Exercícios:
1 > Liste os países que, segundo o texto sobre a intervenção na Líbia, tinham a questão petrolífera como interesse.
2 > No texto sobre a intervenção na Líbia, substitua "presidente" por "chefe de Estado" e escreva de novo a parte que começa em "Já para a França, o" e termina em "para a Líbia.".

──────── Trecho do texto

Já para a França, o motivo da intervenção militar pautava-se sobre interesses domésticos e internacionais. No âmbito doméstico, o então presidente da época, Nicolas Sarkozy, queria polir sua reputação, que já estava muito abalada. No âmbito internacional, a França também possuía interesses petrolíferos na região, acrescidos da significativa disposição de vendas de armamento para a Líbia.

A Itália, por sua vez, era possivelmente o país ocidental com interesses mais imediatos na questão líbia. Tanto sua segurança nacional quanto energética estavam intrinsecamente ligadas ao destino líbio (OLIVEIRA, 2015). Isso quer dizer que a Itália possuía empresas na Líbia que, além de serem responsáveis por exportar quase 30% do petróleo líbio, também detinham diversos investimentos no território. Para mais, meses antes do conflito armado não internacional, ambos estavam negociando um acordo bilionário para melhoria da fronteira líbia – o que resultava no controle da saída de imigrantes com destino italiano.

Pode-se afirmar que o fator comum de interesse entre Itália, França e EUA, foi também o principal por trás da intervenção do Reino Unido. Ou seja, a questão petrolífera.

Vidas Inocentes Perdidas

Após a Resolução 1973, ataques aéreos foram realizados pela OTAN contra a Líbia. Neste contexto, apesar da referida organização internacional ter afirmado que o objetivo era proteger a população, não foi esta a realidade, pois vidas inocentes foram perdidas.

Segundo Alain Pelletier, comandante da Força Aérea Canadense, os sete jatos CF-18 designados para operar na Líbia estavam equipados com software desenvolvido para calcular o raio das explosões, de modo a permitir que os pilotos avaliassem, diante das normas de direito internacional humanitário, a conveniência dos ataques, os quais, além disso, eram precedidos de transmissões de rádio e de lançamentos de panfletos a fim de alertar os civis da iminência de ocorrerem (BRASIL, 2017). No entanto, os antigovernistas fizeram uso, desde o início dos protestos, dos foguetes do tipo GRAD, impedindo que as forças armadas distinguissem determinado alvo do restante da população inocente. Este ato contraria a obrigação contida em direito internacional humanitário de distinção entre combatentes e não combatentes (BRASIL, 2017).

Não obstante, tanto relatórios da Human Right Watch, quanto reportagens do The New York Times confirmaram que a OTAN não investigou os bombardeios que resultaram nas mortes dos civis e nem tornou público os critérios de escolha de alvos militares. Esta posição da OTAN, indubitavelmente, gera brechas pertinentes à preocupação com a segurança da população líbia.

────────────────
──────── Dados exibidos

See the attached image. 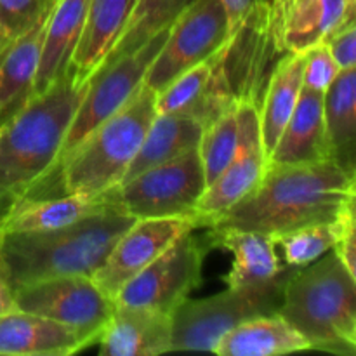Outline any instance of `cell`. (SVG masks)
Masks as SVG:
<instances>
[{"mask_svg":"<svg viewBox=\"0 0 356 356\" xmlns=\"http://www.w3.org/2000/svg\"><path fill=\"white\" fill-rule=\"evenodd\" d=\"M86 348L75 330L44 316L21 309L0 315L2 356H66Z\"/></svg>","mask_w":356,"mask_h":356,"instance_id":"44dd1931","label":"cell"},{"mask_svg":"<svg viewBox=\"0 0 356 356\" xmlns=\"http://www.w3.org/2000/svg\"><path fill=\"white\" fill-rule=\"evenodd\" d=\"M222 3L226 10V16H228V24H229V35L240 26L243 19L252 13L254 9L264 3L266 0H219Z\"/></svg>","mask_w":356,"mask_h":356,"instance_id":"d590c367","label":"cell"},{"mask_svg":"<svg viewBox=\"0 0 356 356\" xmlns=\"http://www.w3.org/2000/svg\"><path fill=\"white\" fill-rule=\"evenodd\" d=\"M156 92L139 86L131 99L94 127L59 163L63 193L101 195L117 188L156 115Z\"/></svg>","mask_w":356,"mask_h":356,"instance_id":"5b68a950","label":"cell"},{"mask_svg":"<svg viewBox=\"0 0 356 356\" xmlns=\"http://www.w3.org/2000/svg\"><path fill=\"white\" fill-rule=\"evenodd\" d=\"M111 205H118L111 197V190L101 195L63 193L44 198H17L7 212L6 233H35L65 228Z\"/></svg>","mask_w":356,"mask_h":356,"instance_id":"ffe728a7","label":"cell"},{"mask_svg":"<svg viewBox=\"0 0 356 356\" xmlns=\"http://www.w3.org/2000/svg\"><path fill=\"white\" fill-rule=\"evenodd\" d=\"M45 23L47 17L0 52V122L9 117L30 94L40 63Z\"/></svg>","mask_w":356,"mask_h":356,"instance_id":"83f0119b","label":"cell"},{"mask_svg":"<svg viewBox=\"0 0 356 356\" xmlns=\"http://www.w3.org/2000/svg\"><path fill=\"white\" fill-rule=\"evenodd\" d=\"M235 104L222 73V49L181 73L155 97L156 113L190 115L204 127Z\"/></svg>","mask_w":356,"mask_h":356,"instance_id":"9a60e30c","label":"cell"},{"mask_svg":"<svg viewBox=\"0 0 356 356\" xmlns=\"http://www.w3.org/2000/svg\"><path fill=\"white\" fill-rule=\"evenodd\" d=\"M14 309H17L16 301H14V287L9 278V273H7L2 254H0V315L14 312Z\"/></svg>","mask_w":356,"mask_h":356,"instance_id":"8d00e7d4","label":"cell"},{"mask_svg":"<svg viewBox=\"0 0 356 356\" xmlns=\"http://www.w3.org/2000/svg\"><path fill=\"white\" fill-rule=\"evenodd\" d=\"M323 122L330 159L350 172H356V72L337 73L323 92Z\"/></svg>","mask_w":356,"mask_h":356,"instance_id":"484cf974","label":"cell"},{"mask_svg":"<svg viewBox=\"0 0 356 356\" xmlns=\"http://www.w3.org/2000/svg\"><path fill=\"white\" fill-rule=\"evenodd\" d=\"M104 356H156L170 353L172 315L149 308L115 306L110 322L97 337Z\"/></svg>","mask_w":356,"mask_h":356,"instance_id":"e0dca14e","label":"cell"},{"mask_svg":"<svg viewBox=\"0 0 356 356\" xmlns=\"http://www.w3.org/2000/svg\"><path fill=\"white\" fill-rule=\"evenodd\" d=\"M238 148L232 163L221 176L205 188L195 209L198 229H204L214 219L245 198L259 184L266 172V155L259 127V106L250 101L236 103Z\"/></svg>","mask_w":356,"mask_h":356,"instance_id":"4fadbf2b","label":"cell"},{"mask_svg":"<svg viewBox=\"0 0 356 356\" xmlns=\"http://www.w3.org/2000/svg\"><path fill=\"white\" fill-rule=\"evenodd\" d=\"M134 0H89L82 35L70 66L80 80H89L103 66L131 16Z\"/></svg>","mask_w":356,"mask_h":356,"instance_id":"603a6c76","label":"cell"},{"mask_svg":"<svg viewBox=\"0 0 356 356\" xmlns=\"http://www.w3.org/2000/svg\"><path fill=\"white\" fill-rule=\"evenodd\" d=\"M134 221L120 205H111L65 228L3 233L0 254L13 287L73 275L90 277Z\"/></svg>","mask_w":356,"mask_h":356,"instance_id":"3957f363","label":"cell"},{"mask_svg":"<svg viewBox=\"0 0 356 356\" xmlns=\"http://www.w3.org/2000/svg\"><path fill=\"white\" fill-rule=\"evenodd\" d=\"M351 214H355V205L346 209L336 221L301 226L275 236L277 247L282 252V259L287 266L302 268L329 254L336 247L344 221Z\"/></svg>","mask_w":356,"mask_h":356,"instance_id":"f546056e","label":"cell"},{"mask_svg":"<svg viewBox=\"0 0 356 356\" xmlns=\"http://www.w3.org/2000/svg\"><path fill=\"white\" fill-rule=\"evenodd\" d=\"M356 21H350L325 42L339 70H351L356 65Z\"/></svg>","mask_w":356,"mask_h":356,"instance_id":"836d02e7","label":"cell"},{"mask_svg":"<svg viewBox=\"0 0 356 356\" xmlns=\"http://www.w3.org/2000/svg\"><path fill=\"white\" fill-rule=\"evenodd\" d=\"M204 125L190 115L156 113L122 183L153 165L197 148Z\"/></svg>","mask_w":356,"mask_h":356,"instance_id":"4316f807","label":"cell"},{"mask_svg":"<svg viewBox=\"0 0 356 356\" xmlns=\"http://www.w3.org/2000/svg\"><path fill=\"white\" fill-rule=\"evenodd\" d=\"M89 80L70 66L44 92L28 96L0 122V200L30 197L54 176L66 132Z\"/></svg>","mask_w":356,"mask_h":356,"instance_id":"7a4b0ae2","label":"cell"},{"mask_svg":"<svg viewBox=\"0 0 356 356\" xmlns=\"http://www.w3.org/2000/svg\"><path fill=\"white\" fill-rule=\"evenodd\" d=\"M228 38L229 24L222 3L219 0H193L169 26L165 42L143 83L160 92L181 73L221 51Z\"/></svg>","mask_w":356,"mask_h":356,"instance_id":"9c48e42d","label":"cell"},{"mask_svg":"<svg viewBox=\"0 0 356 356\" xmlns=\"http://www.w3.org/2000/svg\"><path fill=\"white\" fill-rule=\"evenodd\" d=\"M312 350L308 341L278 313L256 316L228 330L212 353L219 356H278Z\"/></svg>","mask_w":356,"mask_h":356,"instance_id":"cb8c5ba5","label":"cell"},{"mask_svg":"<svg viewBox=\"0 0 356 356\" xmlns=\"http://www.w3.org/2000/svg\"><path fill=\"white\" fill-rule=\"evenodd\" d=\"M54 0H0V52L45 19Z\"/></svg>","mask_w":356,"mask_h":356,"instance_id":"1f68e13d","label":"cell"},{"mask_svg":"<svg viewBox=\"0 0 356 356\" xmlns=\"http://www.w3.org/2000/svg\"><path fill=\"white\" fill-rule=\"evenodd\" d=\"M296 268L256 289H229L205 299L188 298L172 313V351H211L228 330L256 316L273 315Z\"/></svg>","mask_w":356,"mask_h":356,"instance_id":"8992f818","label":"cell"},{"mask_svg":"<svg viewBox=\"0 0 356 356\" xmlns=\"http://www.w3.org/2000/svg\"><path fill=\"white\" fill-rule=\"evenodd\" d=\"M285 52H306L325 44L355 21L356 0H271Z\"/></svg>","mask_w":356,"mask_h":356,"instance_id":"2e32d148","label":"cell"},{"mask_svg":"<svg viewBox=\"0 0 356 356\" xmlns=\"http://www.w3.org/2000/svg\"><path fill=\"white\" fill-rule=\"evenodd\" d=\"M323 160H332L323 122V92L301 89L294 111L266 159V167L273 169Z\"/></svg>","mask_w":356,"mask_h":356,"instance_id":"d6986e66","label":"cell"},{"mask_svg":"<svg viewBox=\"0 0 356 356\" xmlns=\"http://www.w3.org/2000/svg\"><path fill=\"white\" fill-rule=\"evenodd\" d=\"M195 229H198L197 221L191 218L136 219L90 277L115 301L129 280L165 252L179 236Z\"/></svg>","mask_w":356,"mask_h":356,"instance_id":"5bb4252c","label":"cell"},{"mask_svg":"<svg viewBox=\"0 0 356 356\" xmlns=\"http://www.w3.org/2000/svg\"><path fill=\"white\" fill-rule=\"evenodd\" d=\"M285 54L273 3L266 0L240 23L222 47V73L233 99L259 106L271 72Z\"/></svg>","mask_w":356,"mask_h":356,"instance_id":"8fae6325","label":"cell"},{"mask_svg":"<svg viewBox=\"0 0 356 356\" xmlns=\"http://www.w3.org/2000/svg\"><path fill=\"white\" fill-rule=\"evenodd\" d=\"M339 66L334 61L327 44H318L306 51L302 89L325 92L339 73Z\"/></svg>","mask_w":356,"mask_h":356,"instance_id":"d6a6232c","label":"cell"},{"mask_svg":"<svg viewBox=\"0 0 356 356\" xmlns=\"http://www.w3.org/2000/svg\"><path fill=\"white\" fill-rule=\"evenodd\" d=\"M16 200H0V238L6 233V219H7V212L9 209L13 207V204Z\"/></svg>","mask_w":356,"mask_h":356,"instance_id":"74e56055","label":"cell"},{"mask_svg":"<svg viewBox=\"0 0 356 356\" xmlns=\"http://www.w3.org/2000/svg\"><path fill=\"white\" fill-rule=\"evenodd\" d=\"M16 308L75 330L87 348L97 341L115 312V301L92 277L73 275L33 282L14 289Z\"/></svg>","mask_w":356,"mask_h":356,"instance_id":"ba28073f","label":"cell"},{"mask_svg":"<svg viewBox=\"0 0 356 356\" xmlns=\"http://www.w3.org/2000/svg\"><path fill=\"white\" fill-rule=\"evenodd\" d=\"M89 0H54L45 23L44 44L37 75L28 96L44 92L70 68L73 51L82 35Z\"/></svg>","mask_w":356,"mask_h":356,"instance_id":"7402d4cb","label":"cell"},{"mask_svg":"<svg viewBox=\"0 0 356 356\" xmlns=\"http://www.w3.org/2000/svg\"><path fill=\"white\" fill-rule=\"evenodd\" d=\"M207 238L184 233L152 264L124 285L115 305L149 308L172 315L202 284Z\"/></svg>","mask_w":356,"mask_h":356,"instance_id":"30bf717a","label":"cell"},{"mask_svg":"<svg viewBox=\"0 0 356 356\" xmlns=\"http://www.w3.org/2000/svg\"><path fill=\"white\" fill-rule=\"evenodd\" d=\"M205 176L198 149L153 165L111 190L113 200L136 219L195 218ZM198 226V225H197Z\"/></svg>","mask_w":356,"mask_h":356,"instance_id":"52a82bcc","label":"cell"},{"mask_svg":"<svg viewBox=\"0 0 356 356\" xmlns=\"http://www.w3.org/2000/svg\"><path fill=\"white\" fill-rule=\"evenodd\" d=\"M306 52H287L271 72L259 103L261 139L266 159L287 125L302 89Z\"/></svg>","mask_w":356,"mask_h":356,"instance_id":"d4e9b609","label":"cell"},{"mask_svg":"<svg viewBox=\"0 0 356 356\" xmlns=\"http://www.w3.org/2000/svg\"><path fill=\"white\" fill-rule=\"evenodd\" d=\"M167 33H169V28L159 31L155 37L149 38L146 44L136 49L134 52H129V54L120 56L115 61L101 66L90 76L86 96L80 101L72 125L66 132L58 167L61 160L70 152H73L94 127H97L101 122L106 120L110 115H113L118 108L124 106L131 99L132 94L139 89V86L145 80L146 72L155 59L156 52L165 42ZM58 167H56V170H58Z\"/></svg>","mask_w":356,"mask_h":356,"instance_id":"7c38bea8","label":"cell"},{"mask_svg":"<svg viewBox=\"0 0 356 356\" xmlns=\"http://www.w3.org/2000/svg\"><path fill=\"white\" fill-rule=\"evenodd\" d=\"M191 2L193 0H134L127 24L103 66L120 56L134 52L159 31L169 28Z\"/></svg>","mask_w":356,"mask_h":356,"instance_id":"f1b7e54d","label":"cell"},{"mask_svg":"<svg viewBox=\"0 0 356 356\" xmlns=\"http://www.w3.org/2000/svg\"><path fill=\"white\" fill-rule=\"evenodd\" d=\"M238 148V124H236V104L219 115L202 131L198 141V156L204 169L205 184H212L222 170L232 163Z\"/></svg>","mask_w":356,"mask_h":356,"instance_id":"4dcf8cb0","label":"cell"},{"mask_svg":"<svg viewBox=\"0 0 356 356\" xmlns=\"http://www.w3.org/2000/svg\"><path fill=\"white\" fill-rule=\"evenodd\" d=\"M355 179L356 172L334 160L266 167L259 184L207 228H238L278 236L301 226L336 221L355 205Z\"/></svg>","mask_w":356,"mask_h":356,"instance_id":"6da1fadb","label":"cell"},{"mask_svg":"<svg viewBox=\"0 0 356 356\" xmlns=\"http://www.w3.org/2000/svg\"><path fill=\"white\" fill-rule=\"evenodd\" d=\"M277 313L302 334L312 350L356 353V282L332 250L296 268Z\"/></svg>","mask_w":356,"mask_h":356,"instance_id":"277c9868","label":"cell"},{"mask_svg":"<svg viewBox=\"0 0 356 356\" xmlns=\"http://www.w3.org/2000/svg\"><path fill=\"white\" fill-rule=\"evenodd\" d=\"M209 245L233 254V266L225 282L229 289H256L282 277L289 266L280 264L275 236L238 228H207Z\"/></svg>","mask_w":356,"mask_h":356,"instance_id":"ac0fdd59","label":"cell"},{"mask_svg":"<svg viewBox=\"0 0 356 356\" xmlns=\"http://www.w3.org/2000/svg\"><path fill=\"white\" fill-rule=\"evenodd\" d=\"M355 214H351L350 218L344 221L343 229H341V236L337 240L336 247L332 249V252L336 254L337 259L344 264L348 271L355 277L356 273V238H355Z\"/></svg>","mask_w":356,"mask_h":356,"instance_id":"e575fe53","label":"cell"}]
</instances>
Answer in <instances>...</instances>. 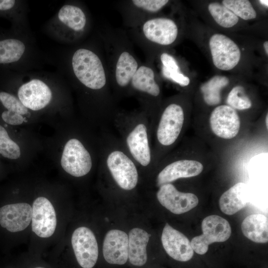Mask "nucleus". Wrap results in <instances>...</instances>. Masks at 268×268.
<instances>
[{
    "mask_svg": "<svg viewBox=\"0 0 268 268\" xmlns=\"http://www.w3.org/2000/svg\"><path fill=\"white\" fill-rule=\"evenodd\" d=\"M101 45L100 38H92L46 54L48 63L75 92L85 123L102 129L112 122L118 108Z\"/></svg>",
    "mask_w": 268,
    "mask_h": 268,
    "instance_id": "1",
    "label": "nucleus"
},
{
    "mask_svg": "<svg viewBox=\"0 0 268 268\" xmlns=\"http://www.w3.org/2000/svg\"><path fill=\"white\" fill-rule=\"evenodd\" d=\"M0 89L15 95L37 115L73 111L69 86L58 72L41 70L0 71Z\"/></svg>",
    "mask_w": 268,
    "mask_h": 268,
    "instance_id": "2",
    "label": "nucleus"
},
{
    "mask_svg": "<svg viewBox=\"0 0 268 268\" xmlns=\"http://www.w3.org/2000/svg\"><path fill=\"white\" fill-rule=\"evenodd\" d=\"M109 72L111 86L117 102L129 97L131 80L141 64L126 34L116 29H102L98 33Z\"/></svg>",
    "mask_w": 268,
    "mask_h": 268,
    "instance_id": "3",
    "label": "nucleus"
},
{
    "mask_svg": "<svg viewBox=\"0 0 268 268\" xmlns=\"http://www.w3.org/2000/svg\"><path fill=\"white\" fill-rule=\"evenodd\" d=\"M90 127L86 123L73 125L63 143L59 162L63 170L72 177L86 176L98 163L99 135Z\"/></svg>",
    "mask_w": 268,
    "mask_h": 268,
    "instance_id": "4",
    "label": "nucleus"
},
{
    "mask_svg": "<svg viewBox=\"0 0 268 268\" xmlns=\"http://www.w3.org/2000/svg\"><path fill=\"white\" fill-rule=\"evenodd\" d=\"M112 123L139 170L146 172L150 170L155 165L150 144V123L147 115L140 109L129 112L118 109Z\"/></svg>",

────────────────

Respostas:
1 > França, Itália, EUA e Reino Unido.

2 >
Já para a França, o motivo da intervenção militar pautava-se sobre interesses domésticos e internacionais. No âmbito doméstico, o então chefe de Estado da época, Nicolas Sarkozy, queria polir sua reputação, que já estava muito abalada. No âmbito internacional, a França também possuía interesses petrolíferos na região, acrescidos da significativa disposição de vendas de armamento para a Líbia.